Everything led him back to that warehouse where he first confronted John about being so loyal so quickly, how he missed the war, and how Sherlock would soon show him the battlefields of London.
How right Mycroft had been. The two looked like they had been through three world wars when he found them, tied together in an empty shipping container, left to die.
Enough food and water had been left just outside of their reach to last them two days - they made it last five. They had worked together to move just enough to somehow reach, despite their hands being bound together behind their backs in knots, a pair of handcuffs binding them for good measure.
Sherlock could untie a lot of things behind his back - but he wasn’t Houdini - he didn’t have a pick at the ready to be regurgitated and free them from their bonds.
And even if they did untie them, there were 50-gallon oil barrels blocking them in from the outside.
John shook as Mycroft helped untie them. He’d been left in the dark for too long - his PTSD coming to haunt him in vivid blood-red memories, gunshots muffling his hearing, Sherlock murmuring that it wasn’t real - don’t give into the demons - they weren’t real.
They couldn’t stand, much less walk. But Sherlock was determined not to leave John’s side, no matter what Mycroft or Lestrade or the doctors would say.
Their bond strengthened from the ordeal, and they would never be known as just one or the other again. It would always be Sherlock and John or Holmes and Watson or the freak and his colleague.

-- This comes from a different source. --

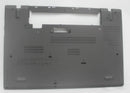 01aw567-base-cover-black-thinkpad-t450-compatible-with-lenovo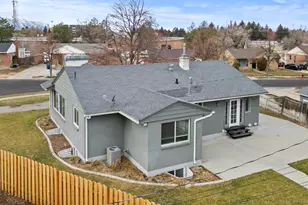 820 Hillcrest Ave, Logan, UT 84321 - Photo 29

Mycroft smiled one day as he popped into 221B for an unwelcomed visit to check on his brother and John.
Sherlock scratched at his violin, acting stubborn because his brother was there, John pecking at the keys on his laptop. They both acted as if this were an every day occurrence, neither of them complaining about the other - John making tea and toast, making sure Sherlock ate something, they weren’t on a case: food was a necessity.
Sherlock pouted in his 6-year-old manner, and Mycroft was reminded of Sherlock barely six months prior, sitting cross-legged in the hospital bed, slurping apple juice.
“You two take such good care of each other,” he said as John rolled his eyes, assuming it was sarcasm, Sherlock ceasing the noise as he looked at his brother sincerely since they made the pact months prior.
“We really do,” Sherlock replied.
Mycroft stopped worrying about finding a drugged Sherlock in a gutter, having to lift his skinny frame like a sack of potatoes and clean him up once again. Mycroft stopped worrying about Sherlock going missing when Moriarty ‘accidentally’ fell off of a roof and onto a spiked fence.
He knew that Sherlock’s days of drugs had ended. John would always be there for him - as a colleague, as a flat mate, as a friend, as a lover - for the rest of their days.